*What the exercise asks*: Write the lines below out exactly, dropping each picture.

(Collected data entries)
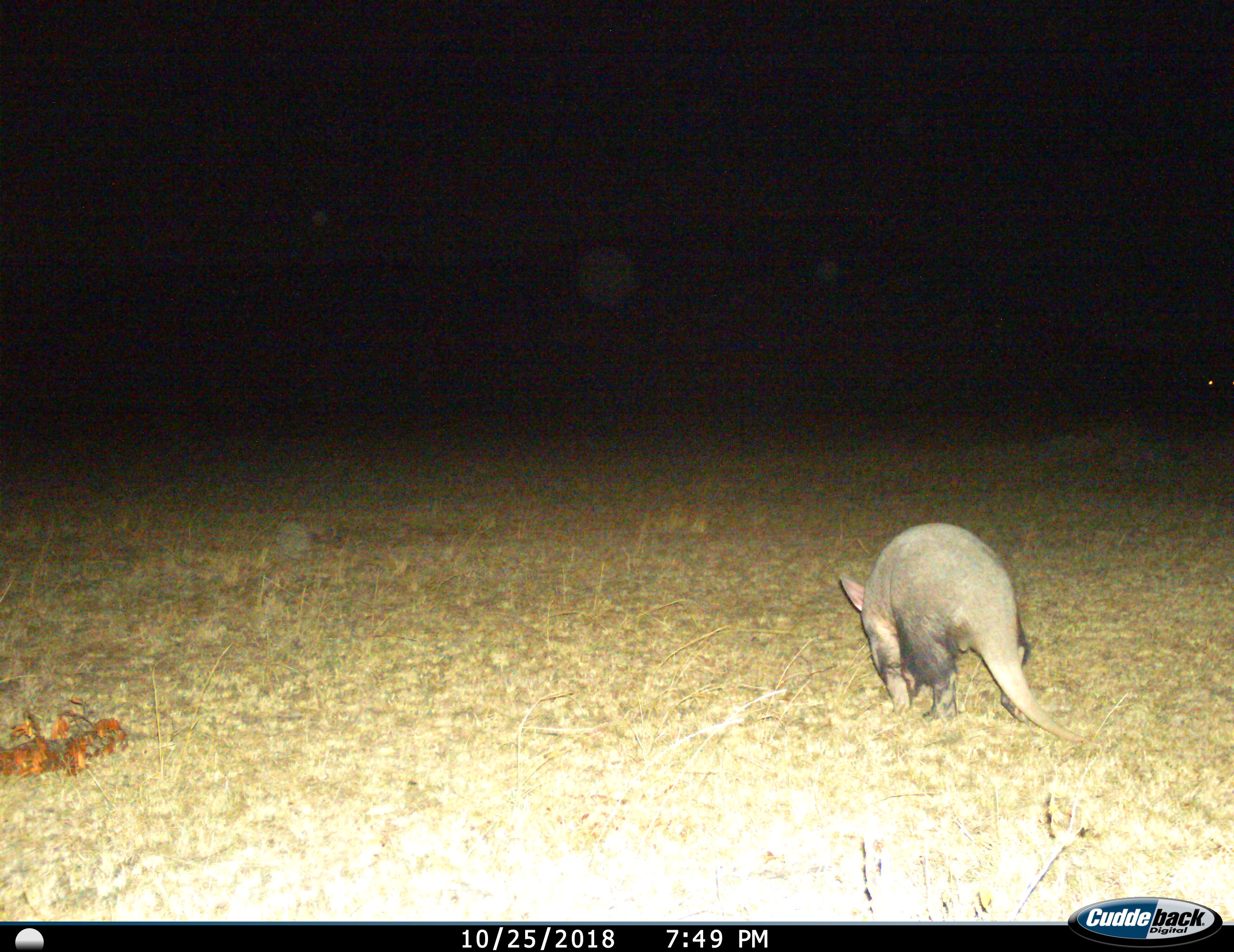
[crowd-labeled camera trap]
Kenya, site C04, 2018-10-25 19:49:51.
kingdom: Animalia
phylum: Chordata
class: Mammalia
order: Tubulidentata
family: Orycteropodidae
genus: Orycteropus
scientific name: Orycteropus afer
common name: aardvark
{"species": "aardvark (Orycteropus afer)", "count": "1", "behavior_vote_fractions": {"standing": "20%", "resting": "0%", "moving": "60%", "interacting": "0%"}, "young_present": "0%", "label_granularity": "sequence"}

*Response to this exercise*:
[crowd-labeled camera trap]
Kenya, site C04, 2018-10-25 19:49:51.
kingdom: Animalia
phylum: Chordata
class: Mammalia
order: Tubulidentata
family: Orycteropodidae
genus: Orycteropus
scientific name: Orycteropus afer
common name: aardvark
{"species": "aardvark (Orycteropus afer)", "count": "1", "behavior_vote_fractions": {"standing": "20%", "resting": "0%", "moving": "60%", "interacting": "0%"}, "young_present": "0%", "label_granularity": "sequence"}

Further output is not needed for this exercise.